Air are back, and that makes me happy. Nobody can make atmospheric and strange pop like Godin and Dunckel, and their rigorous mix of velvet and silicon is as delicious a feast fans of innovative electronic music could have hoped for.
This album is not as weird as 10,000Hz Legend, which is initially kind of off-putting. Granted, I know a lot of people who hate that record, but I think it's stunning (with "Lucky and Unhappy," "The Vagabond," "Sex Born Poison," and the ever-evolving "Radian" ranking among some of their best material ever), and given that Nicolas and Jean-Benoit continue to evolve through new sounds with each successive record (and I would include in that their electroclash/booty detour with the spectacularly uneven Everybody Hertz EP) and I had no idea what to expect when I first put this disc in the player.
"Venus," the album's opener, is so transcendently lovely that I had to pull my car over. Minimal and yet at the same time quite lush, it becomes almost infuriating how effortless that Air makes it sound to create something like this. While distinctively being its own animal, "Venus" strikes me as the kind of record that would make both Giorgio Moroder and Angelo Badalamenti proud, and while it easily the best track on the album, the delicate and moody "Mike Mills" and "Alpha Beta Gaga" complement it nicely.
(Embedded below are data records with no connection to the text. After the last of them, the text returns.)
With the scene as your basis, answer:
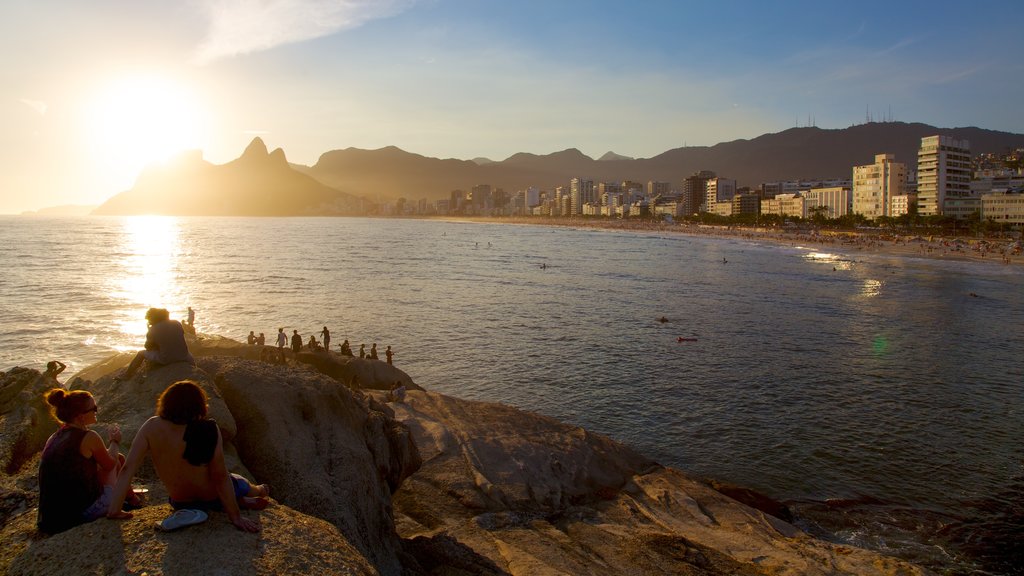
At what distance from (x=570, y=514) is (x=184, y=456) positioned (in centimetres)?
792

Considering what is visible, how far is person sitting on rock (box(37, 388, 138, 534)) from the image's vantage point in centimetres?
498

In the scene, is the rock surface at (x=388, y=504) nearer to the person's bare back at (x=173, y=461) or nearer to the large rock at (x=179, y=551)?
the large rock at (x=179, y=551)

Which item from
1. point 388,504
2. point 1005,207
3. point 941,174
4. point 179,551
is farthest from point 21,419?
point 941,174

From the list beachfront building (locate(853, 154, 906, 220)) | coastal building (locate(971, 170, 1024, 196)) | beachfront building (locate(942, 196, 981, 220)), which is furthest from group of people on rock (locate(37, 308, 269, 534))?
coastal building (locate(971, 170, 1024, 196))

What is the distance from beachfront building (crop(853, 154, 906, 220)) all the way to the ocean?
388 ft

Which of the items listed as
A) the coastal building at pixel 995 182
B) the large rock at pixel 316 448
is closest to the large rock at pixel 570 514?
the large rock at pixel 316 448

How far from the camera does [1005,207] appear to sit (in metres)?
128

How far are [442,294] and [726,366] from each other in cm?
2488

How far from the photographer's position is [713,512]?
40.4 ft

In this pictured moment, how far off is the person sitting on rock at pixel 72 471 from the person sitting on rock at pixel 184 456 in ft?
0.77

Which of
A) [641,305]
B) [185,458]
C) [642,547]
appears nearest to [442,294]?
[641,305]

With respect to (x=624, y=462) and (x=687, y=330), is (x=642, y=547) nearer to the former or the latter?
(x=624, y=462)

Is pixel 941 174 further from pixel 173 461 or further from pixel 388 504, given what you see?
pixel 173 461

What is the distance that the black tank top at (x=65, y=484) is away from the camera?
497 centimetres
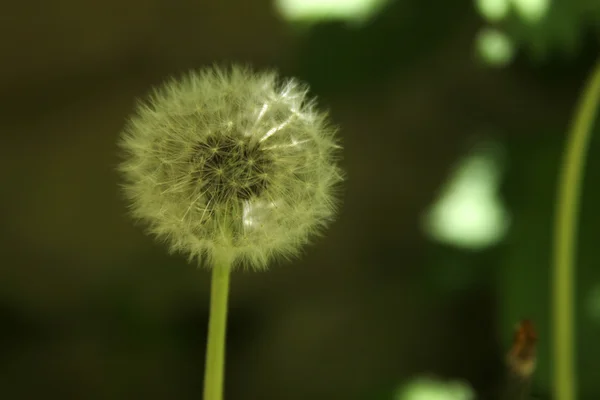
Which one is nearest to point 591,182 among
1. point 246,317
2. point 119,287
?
point 246,317

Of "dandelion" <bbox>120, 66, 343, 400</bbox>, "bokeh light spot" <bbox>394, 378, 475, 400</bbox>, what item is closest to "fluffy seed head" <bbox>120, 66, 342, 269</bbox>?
"dandelion" <bbox>120, 66, 343, 400</bbox>

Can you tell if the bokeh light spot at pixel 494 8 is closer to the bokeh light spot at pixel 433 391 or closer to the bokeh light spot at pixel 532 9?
the bokeh light spot at pixel 532 9

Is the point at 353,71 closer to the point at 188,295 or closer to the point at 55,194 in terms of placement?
the point at 188,295

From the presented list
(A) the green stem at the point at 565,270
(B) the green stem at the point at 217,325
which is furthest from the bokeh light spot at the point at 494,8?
(B) the green stem at the point at 217,325

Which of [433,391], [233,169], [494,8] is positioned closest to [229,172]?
[233,169]

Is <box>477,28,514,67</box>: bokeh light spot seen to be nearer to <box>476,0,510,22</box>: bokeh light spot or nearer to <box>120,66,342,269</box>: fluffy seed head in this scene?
<box>476,0,510,22</box>: bokeh light spot

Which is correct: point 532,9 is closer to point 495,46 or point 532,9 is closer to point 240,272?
point 495,46
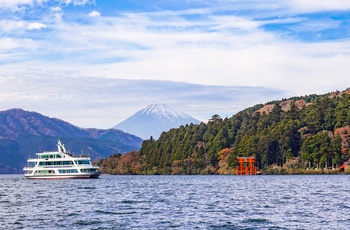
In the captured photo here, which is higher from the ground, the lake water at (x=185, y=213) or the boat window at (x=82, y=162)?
the boat window at (x=82, y=162)

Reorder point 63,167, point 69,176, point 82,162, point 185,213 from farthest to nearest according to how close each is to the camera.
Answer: point 82,162
point 63,167
point 69,176
point 185,213

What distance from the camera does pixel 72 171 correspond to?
181m

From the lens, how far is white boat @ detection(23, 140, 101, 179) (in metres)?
180

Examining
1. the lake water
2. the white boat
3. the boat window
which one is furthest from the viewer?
the boat window

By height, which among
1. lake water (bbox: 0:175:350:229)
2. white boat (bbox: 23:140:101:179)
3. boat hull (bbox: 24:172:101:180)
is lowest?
lake water (bbox: 0:175:350:229)

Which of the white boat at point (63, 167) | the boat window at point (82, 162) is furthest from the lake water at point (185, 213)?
the boat window at point (82, 162)

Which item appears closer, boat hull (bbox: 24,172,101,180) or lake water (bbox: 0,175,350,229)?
lake water (bbox: 0,175,350,229)

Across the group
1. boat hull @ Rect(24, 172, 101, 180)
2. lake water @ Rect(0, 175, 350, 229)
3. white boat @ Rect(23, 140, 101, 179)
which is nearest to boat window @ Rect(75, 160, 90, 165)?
white boat @ Rect(23, 140, 101, 179)

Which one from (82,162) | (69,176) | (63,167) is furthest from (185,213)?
(63,167)

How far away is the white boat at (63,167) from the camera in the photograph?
180125 mm

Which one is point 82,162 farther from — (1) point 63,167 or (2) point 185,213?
(2) point 185,213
"Another Day" briefly reconnects with the B-Movie score acid flashback of "Sex Born Poison," melding theremin and syncopated programming together for a mildly creepy journey, and the daffy "Surfing on a Rocket" is as sunny as anything Nicolas and JB have done in the past. "Alone in Kyoto," which many know from the film and soundtrack of Lost in Translation, is also nice and mellow. As with all Air albums (with the exception of the Everybody Hertz EP), after two or three listens, the album becomes almost viral, flexing its muscle and curling around the cerebral cortex, never to leave your subconscious.
The Electronic Performers DVD, included with initial limited pressings of the Talkie Walkie CD, is a mesh of performance footage from a Summer 2002 show and the expected backstage/on the way to the show/unrelated amusing stuff that was shot cut in. As a whole, the piece is fairly directionless, especially in comparison to the previously available Mike Mills Air doc Eating Sleeping Waiting and Playing. The live footage is interesting and colorful, but is edited in far too frenetic a manner to approximate the delirious tension and symphonic luxury of actually seeing Air in concert.